Ruttenstein liked Ungaro, especially “the beautiful cut and a much lighter feeling.” He added, “I was less conscious of all the prints and colors. It’s just exactly what women want.” He also liked Lagerfeld, Chanel (“a very well-rounded collection”) and Mugler, “which was good for show business purposes.” Joan Kaner, senior vice president and fashion director of Neiman Marcus, praised Valentino and Dries Van Noten, which she may add for “more modern customers in certain cities.” In her view fashion is currently driven by fabrics, “like all the high tech materials, metallics and fake furs.” Bonnie Pressman, vice president of Barneys, said that lots of collections her store carries were strong, “especially the younger, emerging designers, with whom we have been doing good business.” She said, “It’s been a very solid week with lots of newness in design and construction.” Helmut Lang., she added, “had an excellent show with great product.”

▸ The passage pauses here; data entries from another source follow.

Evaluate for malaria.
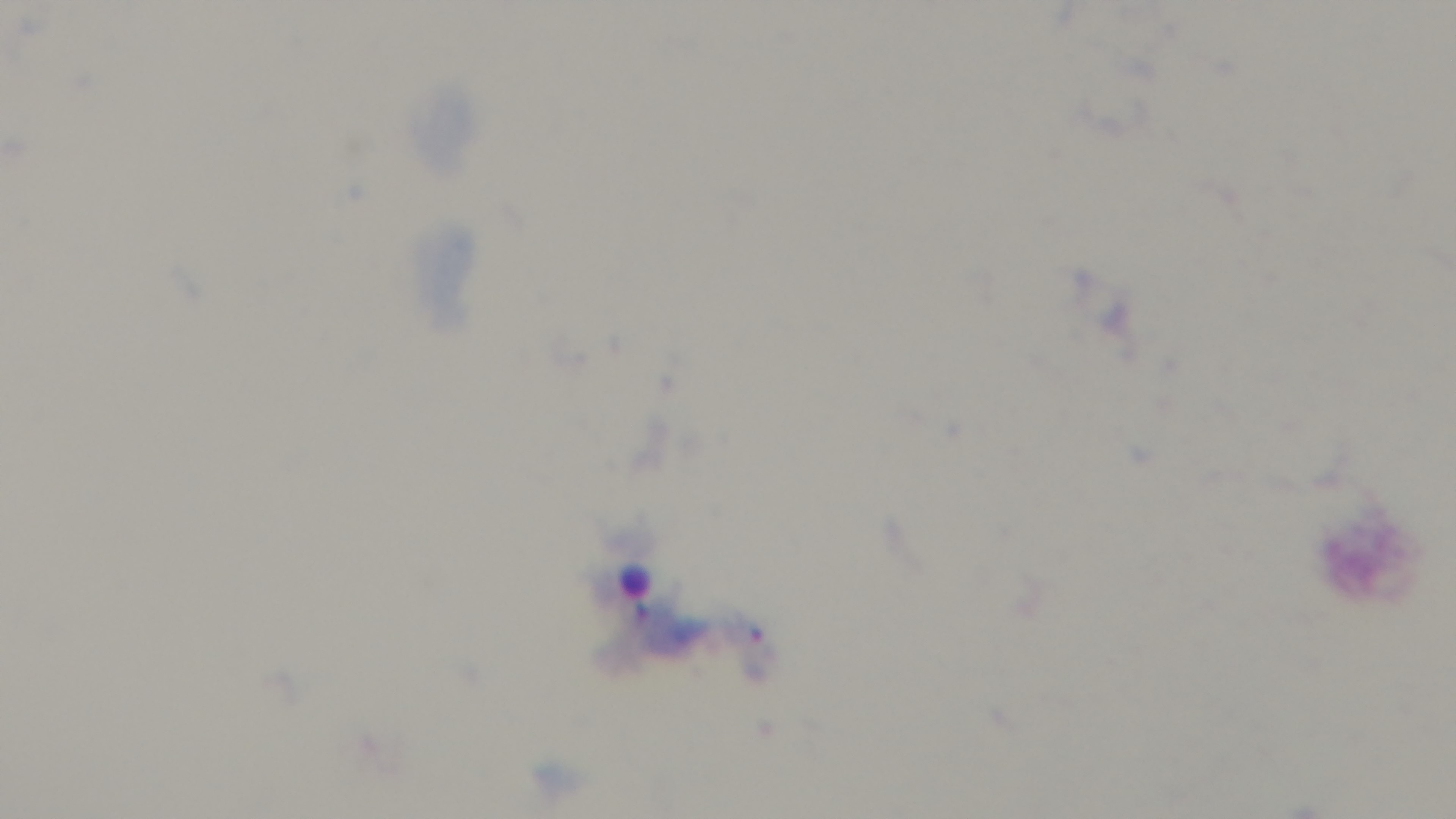

Infected.

Preparation: thick blood film. Giemsa-stained. One field from the slide. Mounted 4K digital camera. Light microscopy. Oil-immersion objective, 100x.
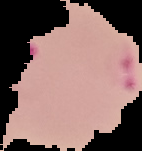

From a thin blood film. Image is 142×151 pixels. Result: malaria parasites detected. The area outside the segmented cell region is set to black.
Identify the blood parasite species.
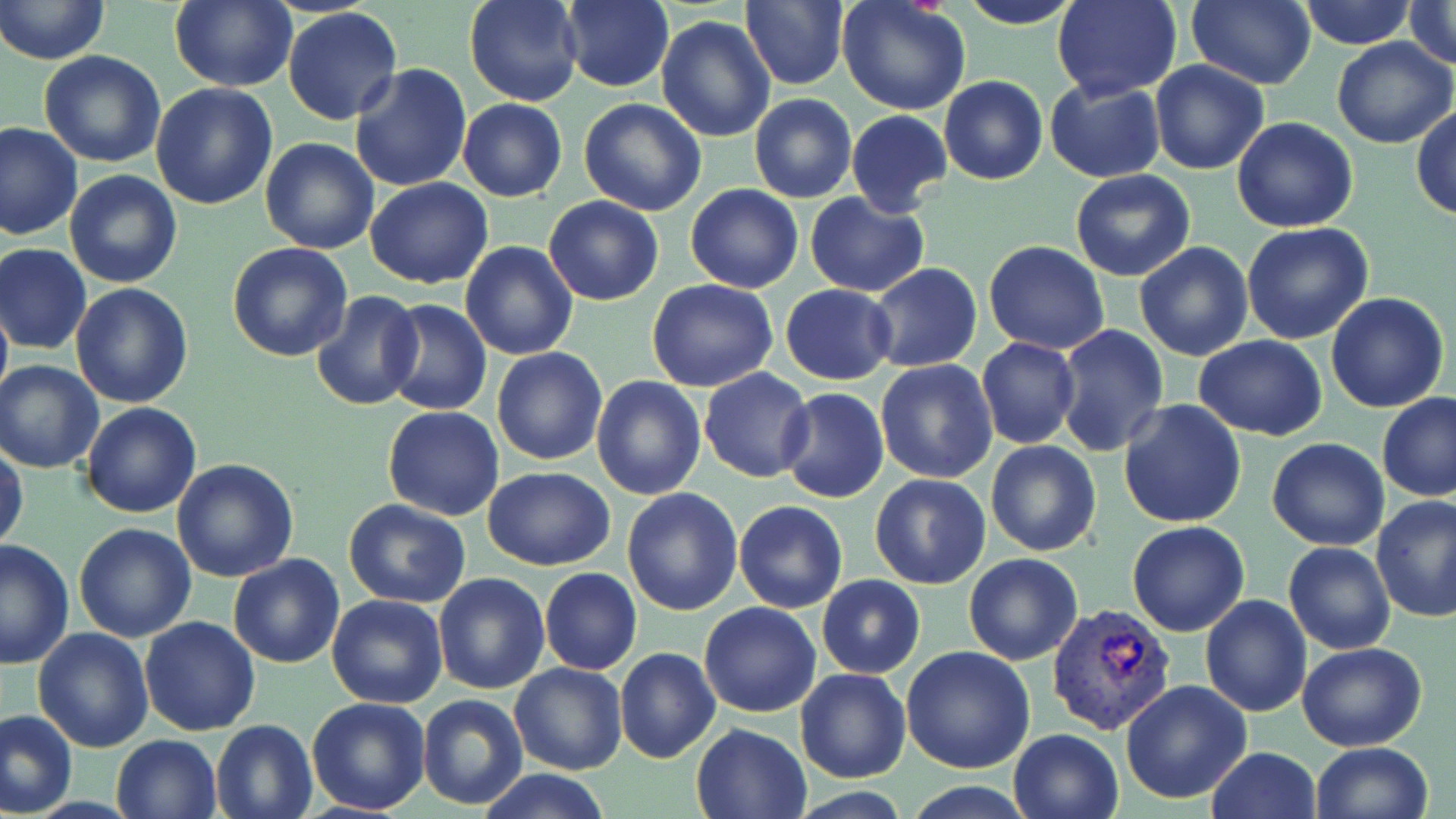
Plasmodium vivax.

{
  "stain": "May-Grünwald-Giemsa",
  "modality": "light microscopy",
  "plasmodium_vivax_infected_red_blood_cell_locations": "approximate bounding boxes as (x1, y1, x2, y2) in pixels: (1046, 603, 1178, 737)",
  "magnification": "1000x",
  "field_of_view": "one of a larger specimen",
  "uninfected_red_blood_cell_locations": "approximate bounding boxes as (x1, y1, x2, y2) in pixels: (0, 0, 112, 67), (464, 0, 582, 106), (740, 0, 850, 91), (958, 0, 1084, 28), (1052, 0, 1183, 100), (1187, 0, 1315, 90), (1299, 0, 1416, 50), (1404, 0, 1455, 70), (168, 1, 298, 90), (556, 1, 674, 92), (837, 1, 971, 115), (282, 7, 403, 125), (656, 15, 775, 142), (1330, 36, 1454, 149), (38, 51, 167, 168), (1150, 60, 1269, 175), (350, 65, 472, 193), (938, 76, 1049, 186), (1044, 80, 1165, 183), (149, 83, 278, 210), (749, 94, 858, 203), (458, 98, 567, 202), (578, 98, 707, 218), (1413, 105, 1456, 223), (845, 110, 952, 215), (1231, 115, 1359, 234), (0, 122, 82, 241), (261, 138, 380, 255), (1069, 168, 1196, 282), (65, 169, 182, 288), (366, 178, 494, 289), (685, 184, 803, 293), (804, 192, 929, 295), (543, 196, 666, 307), (1241, 223, 1374, 344), (984, 239, 1110, 354), (459, 241, 579, 362), (226, 242, 353, 363), (1134, 242, 1254, 363), (1, 244, 93, 355), (868, 262, 983, 374), (339, 265, 464, 430), (646, 278, 778, 392), (70, 282, 195, 408), (781, 284, 896, 384), (310, 290, 423, 410), (1325, 291, 1450, 412), (0, 293, 11, 414), (384, 300, 491, 416), (1053, 324, 1169, 458), (1194, 335, 1327, 439), (976, 339, 1080, 450), (490, 346, 608, 466), (0, 360, 105, 472), (875, 360, 997, 483), (700, 367, 815, 483), (592, 375, 706, 499), (29, 377, 174, 504), (777, 388, 888, 504), (1378, 393, 1456, 503), (1119, 400, 1247, 529), (81, 402, 201, 518), (383, 406, 504, 520), (1267, 438, 1390, 550), (985, 440, 1103, 556), (0, 442, 27, 554), (172, 457, 299, 582), (483, 465, 615, 571), (870, 474, 991, 590), (622, 487, 743, 615), (1372, 496, 1456, 624), (344, 498, 471, 606), (734, 500, 848, 614), (1127, 520, 1251, 637), (73, 522, 196, 642), (0, 540, 75, 669), (1283, 542, 1395, 655), (963, 553, 1084, 666), (227, 554, 346, 669), (539, 568, 641, 675), (432, 573, 551, 694), (816, 574, 925, 677), (326, 594, 450, 709), (1201, 594, 1312, 716), (698, 602, 821, 718), (138, 616, 262, 736), (642, 623, 795, 745), (33, 627, 157, 752), (1297, 642, 1426, 751), (902, 644, 1036, 774), (615, 647, 720, 764), (509, 662, 629, 776), (794, 667, 911, 783), (1120, 679, 1253, 804), (417, 694, 528, 810), (306, 697, 431, 816), (1, 707, 77, 816), (209, 718, 320, 819), (689, 722, 811, 818), (1007, 728, 1125, 819), (111, 734, 221, 818), (1310, 742, 1434, 819), (1205, 747, 1321, 819), (475, 767, 613, 819)",
  "image_size": "1456×819 pixels",
  "preparation": "thin blood film"
}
Locate every malaria parasite.
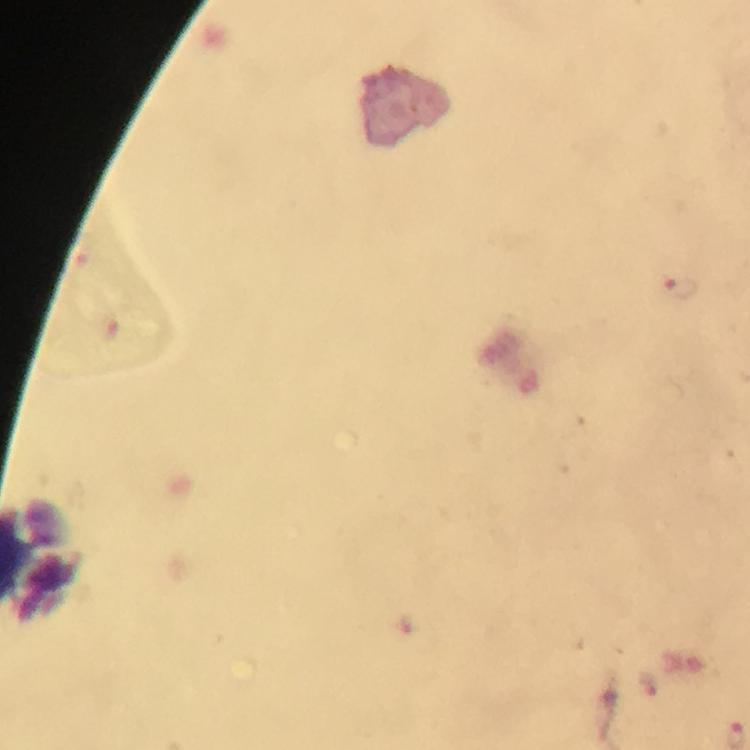

Approximate centers as (x, y) in pixels.
Malaria parasites: (681, 291), (645, 683).

magnification = 100x
image size = 750×750 pixels
preparation = thick blood film
capture = smartphone photograph through a microscope
context = from a diagnostic examination for malaria
stain = Giemsa
cropped from = one field of view
immersion oil = applied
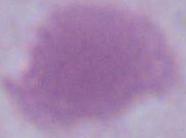 A red blood cell is seen. 1000x magnification. Photomicrograph.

Also praised were Van Noten, Martin Margiella and Chanel, which was “perhaps a little un-Karl and quiet,” Pressman said. “But I can see us doing a lot of business with this collection.” She emphasized that the dollar’s poor exchange rate with the French franc wasn’t a huge factor for Barneys, as most of the designers they deal with bill in lira or Belgian francs, “like Lang, who is produced in Italy.” “Resources like Chanel and YSL are already converted into dollars. Though I suppose for some of the smaller people, we do end up buying less units.” Joan Weinstein, owner of Ultimo in Chicago, was especially enthusiastic about the new fabrics seen in the collections, such as the synthetic material used in Gaultier’s “scuba” looks. She also raved about Helmut Lang. “Every piece he did was in an interesting fabric done in a special shape,” Weinstein observed. “All the pieces can be bought separately. But they work together, so when the customer comes into the store, she can make her own statement.” John Galliano was “drama to the nth degree,” she said, noting that Ultimo did extremely well with Galliano last season.
The dollar’s rate had not shifted her buying from France to Italy, where the dollar remains strong. “We have a budget to follow, and it’s in dollars,” she said. “I am a fashion store. I don’t buy in a certain country to get a good deal.”